Facebook and Privacy - Time for a Broader Movement

Facebook founder and CEO, Mark Zuckerberg, has just announced that the company is making yet another change in its controversial Beacon program, the new marketing scheme that automatically notifies a Facebook member’s “friends” that he/she has made a purchase. In the face of increasing consumer group pressure and a campaign organized by MoveOn.org that generated more than 50,000 complaints from Facebook users, the company has now backed down, agreeing to create an option for turning off the Beacon mechanism altogether. In Zuckerberg’s explanation of the move, which was posted on Facebook today, he characterizes the ill-fated plan as a way for people “to share information across sites with their friends.” But this is a highly disingenuous way to describe what is really a new aggressive and intrusive marketing effort, based on massive data collection and personalized, “nano-targeted” advertising.

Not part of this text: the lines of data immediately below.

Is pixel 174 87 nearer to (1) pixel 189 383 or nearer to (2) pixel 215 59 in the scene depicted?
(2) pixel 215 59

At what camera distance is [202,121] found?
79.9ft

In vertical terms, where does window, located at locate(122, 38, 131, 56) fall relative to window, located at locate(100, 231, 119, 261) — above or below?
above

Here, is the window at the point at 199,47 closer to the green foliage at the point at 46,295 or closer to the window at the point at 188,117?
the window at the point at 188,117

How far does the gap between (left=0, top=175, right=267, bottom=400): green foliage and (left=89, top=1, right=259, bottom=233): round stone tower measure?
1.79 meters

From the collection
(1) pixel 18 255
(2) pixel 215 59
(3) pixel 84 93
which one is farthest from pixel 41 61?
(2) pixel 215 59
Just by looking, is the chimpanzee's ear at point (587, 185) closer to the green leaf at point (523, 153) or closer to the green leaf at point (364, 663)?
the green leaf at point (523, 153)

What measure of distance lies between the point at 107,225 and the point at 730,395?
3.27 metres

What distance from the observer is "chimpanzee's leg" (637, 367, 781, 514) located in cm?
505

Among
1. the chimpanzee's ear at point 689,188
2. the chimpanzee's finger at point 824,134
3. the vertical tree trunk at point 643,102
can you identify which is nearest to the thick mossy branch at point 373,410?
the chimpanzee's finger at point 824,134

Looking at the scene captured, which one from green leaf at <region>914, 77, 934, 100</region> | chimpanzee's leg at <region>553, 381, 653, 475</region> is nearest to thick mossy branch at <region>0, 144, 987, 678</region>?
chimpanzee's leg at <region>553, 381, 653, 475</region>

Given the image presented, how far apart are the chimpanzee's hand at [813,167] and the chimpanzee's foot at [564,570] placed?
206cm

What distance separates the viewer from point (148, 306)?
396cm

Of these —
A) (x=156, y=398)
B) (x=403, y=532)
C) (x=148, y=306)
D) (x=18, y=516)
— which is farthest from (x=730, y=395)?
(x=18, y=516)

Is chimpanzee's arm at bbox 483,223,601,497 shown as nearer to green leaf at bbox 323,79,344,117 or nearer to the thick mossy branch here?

This stopgap measure by the company is designed to quell the rising tide of criticism against the most controversial aspects of its new marketing system. But it is by no means an adequate safeguard for ensuring privacy protection on this and other social networking platforms. Consumer groups in the U.S. and Europe are calling on government regulators to investigate these new practices and develop appropriate consumer guidelines. It is my hope that the users who have complained en masse to Facebook will become part of a larger movement calling for fair marketing and information practices on social networks. We are still in the early beginnings of this new broadband era, and there must be rules of the game for how business is conducted in the emerging digital media culture.